These cheesecakes (aren't they gorgeous?) were inspired by a recent trip to York, which will be my home for at least the next three years when I embark on my PhD this October. I've visited Cafe No. 8 Bistro twice now on visits to this beautiful city, and really cannot wait to make it a regular haunt as I love their food. On my most recent visit, I couldn't resist ordering the 'Gooseberry crumble cheesecake' that I saw scrawled on the blackboard dessert menu. A dessert whose name literally just takes three of my favourite food-related words and puts them together? It was obviously going to happen.

It was pretty as a picture and tasted even better. The cheesecakes had been individually made in little moulds, so I got a circle of biscuit base all to myself, with a very light, creamy topping, lots of sweet-tart berries, and generous shards of buttery crumble. The whole thing was drizzled with cream, which I initially thought might be overkill, but I loved the way it mellowed the tangy edge of the gooseberries.

I knew it was going to be good before I even tucked in, because the biscuit base to cheesecake ratio was approximately 1:1, which is obviously going to result in a damn fine eating experience.

I've been thinking about that little cheesecake ever since, and dying to replicate it at home. Now that gooseberries are on the market once more, it had to happen. I also picked up these beautiful little trifle glasses for the princely sum of 20p each on a recent impulse visit to the charity shop, and I just loved the idea of serving individual cheesecakes, with all their pretty pastel layers of goodness on display.

This recipe is very simple, using a mixture of melted butter and digestive biscuits for the base, which is chilled before the topping goes on, for maximum crunch. The topping is a simple mixture of Quark (fat free cream cheese), cream cheese, icing sugar and elderflower cordial, set with gelatine to a soft, quivering creaminess. It's sweet and unintrusive, setting the scene for the burst of flavour provided by the gooseberries, which I simmered with sugar and elderflower cordial until they were fragrant and delicious.

These, for me, are a perfect summer dessert. They showcase this tragically maligned fruit to its full potential. They look simply beautiful, with their subtle colours and defined layers. They taste fabulous, the buttery crunch of the biscuit coupled with the sweet creaminess of the cheesecake, all lifted by the tart, floral berries.

◆ ◆ ◆

SHORT TASK 1: Sum up the text about gooseberry cheesecakes in two sentences.
SHORT TASK 2: Give every line of the microscopy segmentation records as a numbered list, skipping blank lines.

Dataset records:
◆ ◆ ◆

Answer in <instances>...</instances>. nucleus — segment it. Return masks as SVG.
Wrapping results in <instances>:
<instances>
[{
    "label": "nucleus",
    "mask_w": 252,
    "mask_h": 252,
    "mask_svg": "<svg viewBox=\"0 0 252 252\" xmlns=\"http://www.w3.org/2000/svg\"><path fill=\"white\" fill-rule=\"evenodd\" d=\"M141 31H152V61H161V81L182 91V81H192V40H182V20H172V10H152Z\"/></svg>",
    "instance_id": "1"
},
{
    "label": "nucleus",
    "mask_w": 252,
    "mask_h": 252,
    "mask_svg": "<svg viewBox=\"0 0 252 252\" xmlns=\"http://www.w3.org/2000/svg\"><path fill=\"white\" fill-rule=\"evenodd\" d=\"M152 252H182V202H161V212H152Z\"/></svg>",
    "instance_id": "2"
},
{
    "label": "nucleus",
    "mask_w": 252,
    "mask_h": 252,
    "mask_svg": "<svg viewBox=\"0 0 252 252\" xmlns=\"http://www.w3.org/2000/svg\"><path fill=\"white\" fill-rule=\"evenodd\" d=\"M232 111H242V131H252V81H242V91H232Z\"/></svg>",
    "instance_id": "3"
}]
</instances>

◆ ◆ ◆

FINAL RESULT 1: After eating a gooseberry crumble cheesecake at Cafe No. 8 Bistro in York, the writer recreated it at home as individual cheesecakes served in trifle glasses bought for 20p each. The recipe uses a chilled base of melted butter and digestive biscuits, a gelatine-set topping of Quark, cream cheese, icing sugar and elderflower cordial, and gooseberries simmered with sugar and elderflower cordial.

FINAL RESULT 2:
1. Answer in <instances>...</instances>. nucleus — segment it. Return masks as SVG.
2. Wrapping results in <instances>:
3. <instances>
4. [{
5.     "label": "nucleus",
6.     "mask_w": 252,
7.     "mask_h": 252,
8.     "mask_svg": "<svg viewBox=\"0 0 252 252\" xmlns=\"http://www.w3.org/2000/svg\"><path fill=\"white\" fill-rule=\"evenodd\" d=\"M141 31H152V61H161V81L182 91V81H192V40H182V20H172V10H152Z\"/></svg>",
9.     "instance_id": "1"
10. },
11. {
12.     "label": "nucleus",
13.     "mask_w": 252,
14.     "mask_h": 252,
15.     "mask_svg": "<svg viewBox=\"0 0 252 252\" xmlns=\"http://www.w3.org/2000/svg\"><path fill=\"white\" fill-rule=\"evenodd\" d=\"M152 252H182V202H161V212H152Z\"/></svg>",
16.     "instance_id": "2"
17. },
18. {
19.     "label": "nucleus",
20.     "mask_w": 252,
21.     "mask_h": 252,
22.     "mask_svg": "<svg viewBox=\"0 0 252 252\" xmlns=\"http://www.w3.org/2000/svg\"><path fill=\"white\" fill-rule=\"evenodd\" d=\"M232 111H242V131H252V81H242V91H232Z\"/></svg>",
23.     "instance_id": "3"
24. }]
25. </instances>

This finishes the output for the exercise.